LAS VEGAS - (Mealey's) A Nevada state court jury on Oct. 12 ordered a maker and distributor of generic propofol to pay $90 million in punitive damages in a case in which a plaintiff claimed that he was infected as a result of reusable "jumbo" vials of the general anesthetic (Michael Washington, et al. v. Scior, Inc., et al., No. 08A558164, Nev. Dist., Clark Co.).
The $90 million awarded by the jury in the Clark County District Court follows a $14 million compensatory award on Oct. 10 to Michael and Josephine Washington.
In July 2007, Michael Washington, now 71, underwent a colonoscopy at Endoscopy Centers of Southern Nevada. He was later diagnosed with hepatitis C.
After local and state health investigators discovered an outbreak of hepatitis C linked to the clinics, Washington sued propofol maker Teva Parenteral Medicine Inc., subsidiary Scior Inc. and former distributor Baxter Healthcare Corp.
Washington argued that by making "jumbo" 50-milliter vials of propofol instead of single-dose vials, the defendants encouraged and allowed health care practitioners to use the vials on multiple patients. He alleged that the vial used for him was first used in a patient that had hepatitis C.

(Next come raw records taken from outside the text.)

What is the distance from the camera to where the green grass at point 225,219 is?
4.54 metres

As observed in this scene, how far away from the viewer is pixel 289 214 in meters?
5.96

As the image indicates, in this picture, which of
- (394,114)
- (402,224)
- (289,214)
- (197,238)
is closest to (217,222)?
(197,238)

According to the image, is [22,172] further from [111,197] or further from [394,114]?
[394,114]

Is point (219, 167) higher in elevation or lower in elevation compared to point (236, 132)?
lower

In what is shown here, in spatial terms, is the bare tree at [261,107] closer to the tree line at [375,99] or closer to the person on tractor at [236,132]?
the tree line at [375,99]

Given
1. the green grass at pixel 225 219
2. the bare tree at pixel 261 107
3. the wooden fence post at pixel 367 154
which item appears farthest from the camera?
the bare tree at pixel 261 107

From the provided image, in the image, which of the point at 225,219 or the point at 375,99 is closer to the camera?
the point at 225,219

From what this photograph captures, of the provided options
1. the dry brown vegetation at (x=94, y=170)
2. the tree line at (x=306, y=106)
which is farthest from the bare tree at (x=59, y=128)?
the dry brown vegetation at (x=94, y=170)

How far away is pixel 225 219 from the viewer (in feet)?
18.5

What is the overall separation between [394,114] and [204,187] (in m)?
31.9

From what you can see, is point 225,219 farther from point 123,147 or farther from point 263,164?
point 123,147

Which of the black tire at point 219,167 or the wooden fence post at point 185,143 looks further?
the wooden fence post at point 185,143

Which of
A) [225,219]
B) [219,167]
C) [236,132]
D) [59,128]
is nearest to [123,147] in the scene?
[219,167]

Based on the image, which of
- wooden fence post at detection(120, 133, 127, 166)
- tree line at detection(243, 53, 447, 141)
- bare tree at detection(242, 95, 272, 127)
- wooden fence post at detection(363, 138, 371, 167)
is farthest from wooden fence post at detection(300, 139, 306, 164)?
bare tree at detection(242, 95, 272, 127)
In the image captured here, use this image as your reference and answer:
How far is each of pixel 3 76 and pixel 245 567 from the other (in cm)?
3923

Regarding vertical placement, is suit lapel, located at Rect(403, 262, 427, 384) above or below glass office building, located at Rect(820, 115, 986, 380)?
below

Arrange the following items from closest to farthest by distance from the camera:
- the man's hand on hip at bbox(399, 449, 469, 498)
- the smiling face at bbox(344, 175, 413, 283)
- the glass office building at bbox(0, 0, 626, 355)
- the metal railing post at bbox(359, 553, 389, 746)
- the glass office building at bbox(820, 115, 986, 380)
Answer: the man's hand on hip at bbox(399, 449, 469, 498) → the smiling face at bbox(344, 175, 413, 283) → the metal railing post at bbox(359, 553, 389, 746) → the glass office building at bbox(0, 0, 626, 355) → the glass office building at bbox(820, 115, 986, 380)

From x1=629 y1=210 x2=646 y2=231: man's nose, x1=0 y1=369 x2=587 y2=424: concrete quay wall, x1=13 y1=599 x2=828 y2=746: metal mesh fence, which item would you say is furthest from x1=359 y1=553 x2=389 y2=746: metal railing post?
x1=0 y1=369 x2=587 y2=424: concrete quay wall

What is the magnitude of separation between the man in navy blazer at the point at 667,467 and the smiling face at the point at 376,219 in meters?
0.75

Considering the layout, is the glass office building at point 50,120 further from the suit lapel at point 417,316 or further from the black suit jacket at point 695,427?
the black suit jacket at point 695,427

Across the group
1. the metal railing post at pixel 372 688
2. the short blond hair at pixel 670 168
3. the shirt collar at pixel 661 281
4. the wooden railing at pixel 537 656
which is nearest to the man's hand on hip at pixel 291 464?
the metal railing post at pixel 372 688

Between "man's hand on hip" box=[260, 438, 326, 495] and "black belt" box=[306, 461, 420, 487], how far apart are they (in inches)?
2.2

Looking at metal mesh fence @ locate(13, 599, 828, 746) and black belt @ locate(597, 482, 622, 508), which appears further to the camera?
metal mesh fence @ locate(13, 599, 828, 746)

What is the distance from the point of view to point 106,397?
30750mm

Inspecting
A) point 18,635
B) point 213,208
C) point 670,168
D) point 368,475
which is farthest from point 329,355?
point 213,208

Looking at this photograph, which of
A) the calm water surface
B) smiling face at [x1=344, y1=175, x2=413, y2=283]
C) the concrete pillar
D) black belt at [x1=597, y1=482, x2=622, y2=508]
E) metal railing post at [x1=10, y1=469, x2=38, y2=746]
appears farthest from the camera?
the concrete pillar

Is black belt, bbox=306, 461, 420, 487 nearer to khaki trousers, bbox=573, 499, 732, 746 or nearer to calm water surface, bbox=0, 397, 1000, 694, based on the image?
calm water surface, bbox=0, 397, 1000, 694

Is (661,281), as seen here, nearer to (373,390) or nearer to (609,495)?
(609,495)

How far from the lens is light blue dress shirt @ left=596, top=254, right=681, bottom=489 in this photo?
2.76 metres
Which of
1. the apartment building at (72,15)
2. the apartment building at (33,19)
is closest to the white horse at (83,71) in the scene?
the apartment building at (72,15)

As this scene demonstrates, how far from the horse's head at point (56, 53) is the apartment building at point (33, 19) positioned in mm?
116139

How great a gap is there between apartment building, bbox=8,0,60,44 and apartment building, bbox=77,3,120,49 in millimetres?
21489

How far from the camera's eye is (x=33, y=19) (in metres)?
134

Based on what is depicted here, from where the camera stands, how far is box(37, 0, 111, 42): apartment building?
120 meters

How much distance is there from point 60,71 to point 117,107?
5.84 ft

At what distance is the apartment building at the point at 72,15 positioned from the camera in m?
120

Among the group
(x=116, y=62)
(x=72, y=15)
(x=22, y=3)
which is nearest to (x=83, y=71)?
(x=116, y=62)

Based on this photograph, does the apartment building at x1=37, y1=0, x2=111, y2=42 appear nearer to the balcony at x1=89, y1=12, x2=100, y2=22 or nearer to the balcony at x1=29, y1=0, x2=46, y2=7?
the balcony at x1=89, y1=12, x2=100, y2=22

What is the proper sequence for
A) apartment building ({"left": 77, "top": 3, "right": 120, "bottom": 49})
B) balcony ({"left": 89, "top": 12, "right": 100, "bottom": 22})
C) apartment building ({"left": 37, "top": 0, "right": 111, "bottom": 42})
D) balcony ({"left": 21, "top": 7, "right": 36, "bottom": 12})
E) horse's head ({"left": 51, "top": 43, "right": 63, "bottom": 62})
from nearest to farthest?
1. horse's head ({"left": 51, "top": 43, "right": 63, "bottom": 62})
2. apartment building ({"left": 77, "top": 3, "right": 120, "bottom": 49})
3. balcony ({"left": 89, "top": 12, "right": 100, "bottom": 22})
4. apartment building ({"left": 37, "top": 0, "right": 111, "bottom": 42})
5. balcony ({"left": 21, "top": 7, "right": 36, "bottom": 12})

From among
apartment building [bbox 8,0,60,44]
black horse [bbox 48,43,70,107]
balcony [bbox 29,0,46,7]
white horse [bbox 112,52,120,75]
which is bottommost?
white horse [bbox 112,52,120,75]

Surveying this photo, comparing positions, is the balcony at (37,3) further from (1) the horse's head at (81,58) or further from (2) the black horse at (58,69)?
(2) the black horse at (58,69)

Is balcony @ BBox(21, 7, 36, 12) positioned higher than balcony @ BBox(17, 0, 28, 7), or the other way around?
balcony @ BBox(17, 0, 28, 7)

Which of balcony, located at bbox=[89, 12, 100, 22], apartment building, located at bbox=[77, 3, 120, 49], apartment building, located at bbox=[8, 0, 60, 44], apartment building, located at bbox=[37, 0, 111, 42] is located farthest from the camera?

Washington said he was the fifth patient to get propofol from the same vial and said his hepatitis C virus was genetically linked to that of the first patient.
The plaintiffs went to trial on the issues of negligence and design defect. They dropped their failure-to-warn claim after the U.S. Supreme Court in July ruled that warning claims involving generic drugs are preempted by federal law (Pliva, Inc. v. Mensing, No. 09-993, 564 U.S. __ [June 23, 2011]).
Propofol is the generic version of Diprivan.
The plaintiffs argued that the defendants knew for more than a decade that the jumbo vials could result in the transmission of disease from one patient to another.
The defendants argued that Washington's infection was not caused by the jumbo vials but by health care practitioners who failed to clean medical equipment or use sterile procedures. They also argued that the Food and Drug Administration approved labeling that said the vials were for single use only.
Plaintiff sources told Mealey Publications that counsel asked the jury to award at least $5 million each to Michael and Josephine Washington for compensatory damages. During the punitive phase, the source said, the jury was asked if the $7 million it had awarded to each plaintiff included punitive damages, and the jury said it did not.
In its punitive verdict, the jury found Teva and Scior liable for $60 million and Baxter liable for $30 million.